The Best Feedback

I realize that I have been glib about the release of The Other. This is in intentional. It’s not that I’m ashamed of my first new novel in five years. Far from it. I’m aware of both its merits and its faults. It is certainly novel, in the sense of the adjective. One of my fears as a writer is that I might one day fall into repetition, merely regurgitating patterns ad nauseum, writing for the sake of tapping out keystrokes, the form without the substance. Despite The Other being, in some senses, a successor to Alterra (it is not a sequel), The Other does achieve something new.

No, the reason I’ve been quiet is that I don’t want this novel to get that much attention. I set out to capture our political moment in science fiction form, and I succeeded in that, but in doing so, I’m fairly certain I’ve crafted a work that will draw ire from my contemporaries. Members of both the political left and right will find reason to believe that I am pushing the “agenda” of the “other side.” Funny, as the politicization of otherness is kind of what the novel is actually about.

Once again, I’m quite glad to be in the position I am in, self-publishing and doing all my own editing and layouts, as taxing as that is, because it means I have the freedom to pursue my intellectual and philosophical interests wherever they may lead me, even if they aren’t even remotely marketable, and even if they grate against ingrained ideologies.

It also means that I am free to ignore bad feedback, which I have noticed that there is a lot of. I just recently heard from a reader about the supposed importance of “hooks.” My former toxic writing group first introduced me to this concept eight years ago. The idea is that a chunk of writing should begin with something exciting, something to create conflict, or something that sets up a mystery. Something “engaging.” The idea is that a reader will not want to continue reading unless this “compelling something” is present.

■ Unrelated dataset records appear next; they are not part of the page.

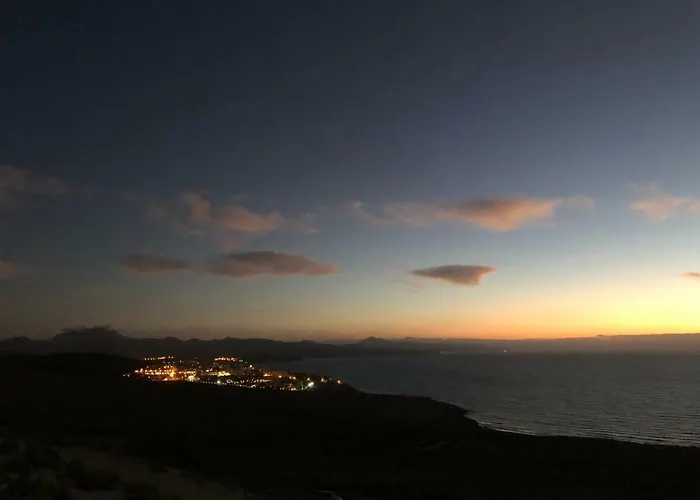 Il Paradiso Esiste Costa Calma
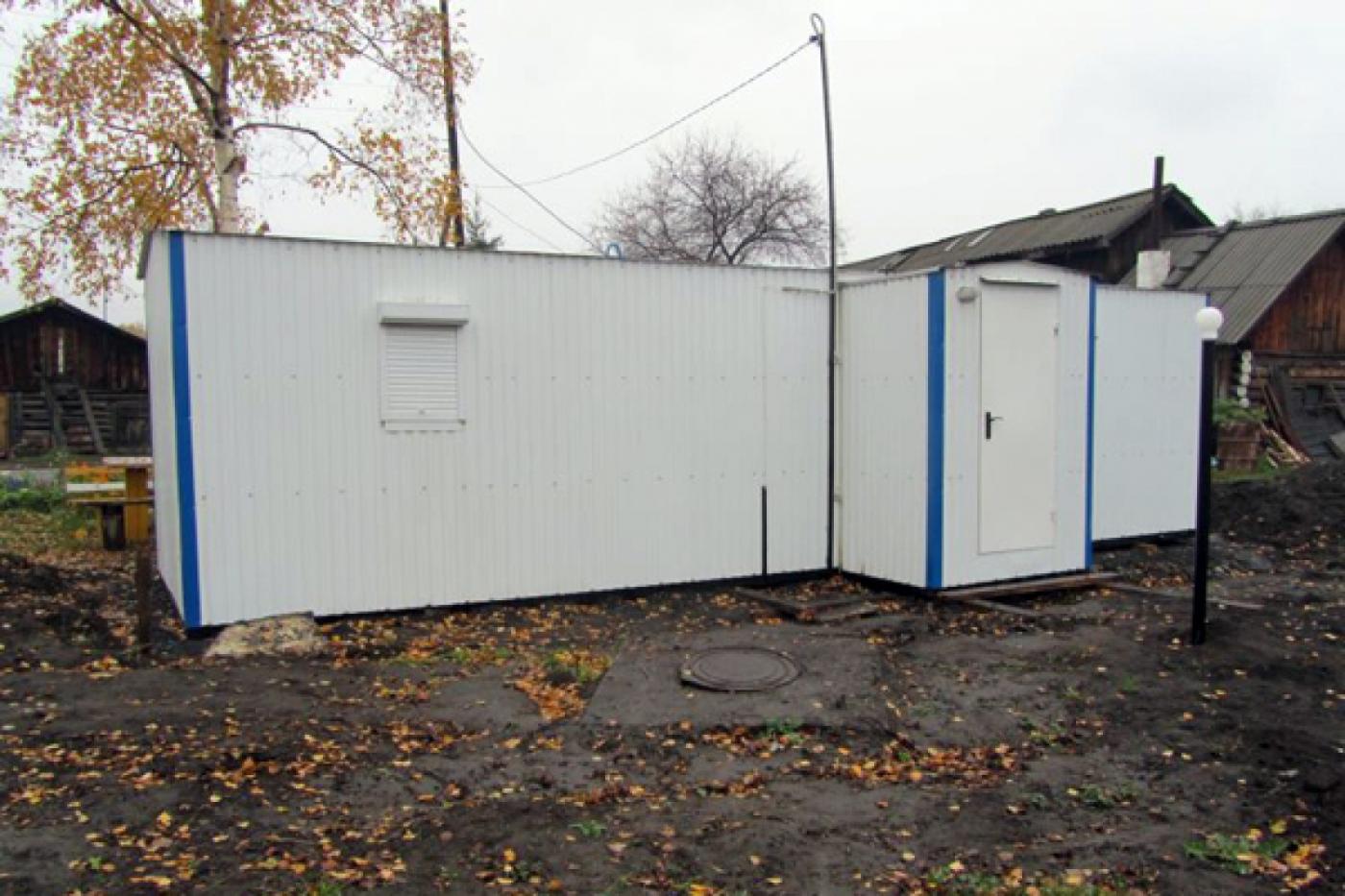 Горячий ужин, ночлег и, возможно, новая жизнь. На Среднем Урале откроются новые пункты социальной «скорой помощи» - Фото 1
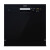 シムメンス(SIEMENS)入力知能5 Dシャムワールプロのここミレレ自動皿洗濯機家庭用8セトSC 73 E 610 TI(黒)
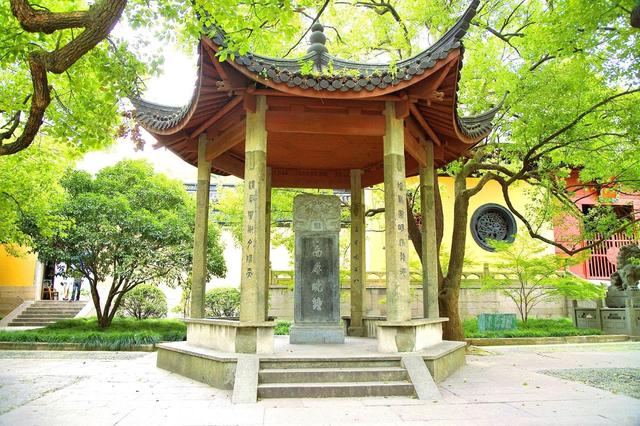 杭州西湖十景最美的景色，最美“西湖十景”图文介绍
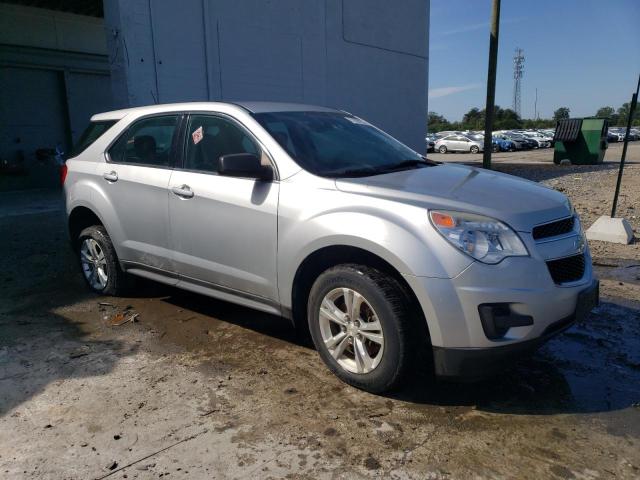 Photo 4 from auction – 2015 CHEVROLET EQUINOX LS with VIN 2GNALAEK6F1177099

The length of text that this mandate applies to seems to be shrinking over time. When I attended my toxic writing group, the hook was supposedly a one-time necessity at the beginning of a novel, novella, or short story. More recently, I have seen it discussed as being a required component for every section of a novel, or even every chapter.

I do not want readers who need hooks in order to keep paying attention.

Do you know what I do when I’m reading something and I find my attention straying? I back up a paragraph or two and I force myself to pay attention this time.

Real damage is done to both readers and writers in catering to the idea of hooks. Readers become trained to believe that whenever their attention strays from a text, its the fault of the text or the writer, rather than them for not paying attention. When writers fall into the trap thinking that their works need hooks, then they end up catering to forces that are pushing all of writing into one homogeneous mass. They end up throwing out the possibility of exploring ideas and concepts in order to pander to intellectual weakness, or to push salable ideologies rather than explore the truth of the human condition.

The Other is not without its exciting moments. I am fully aware of the fact that I have included one rather large explosion, and, on another occasion, an instance of mass hysteria resulting in a shoot out. I do not want a world where all events of all novels are physically droll and emotionally sterile. It is fine for a novel to have exciting moments, but those moments should serve the novel’s core substance; they should reinforce its point. A hook’s only purpose is to pander to an audience.

As a writer, I feel responsible for crafting a work that is as intellectually challenging as I can make it. As such, I require that my readers be up to the challenge of paying careful attention and thinking. I have no need for readers who merely want exciting images projected into their brains. Our society provides media much more effective at that than writing, anyway.

The best critical feedback I have ever received has been constructed along these lines: “It seems you intended to do A, but did you notice, that because of this particular construction, you in fact had an effect of B.” Sadly, this form of feedback is exceedingly rare. More often it’s: “Do more A, because everything other than that is boring.”

I tolerated this to a certain degree in the past. The only response I can muster in the present is: “no way.”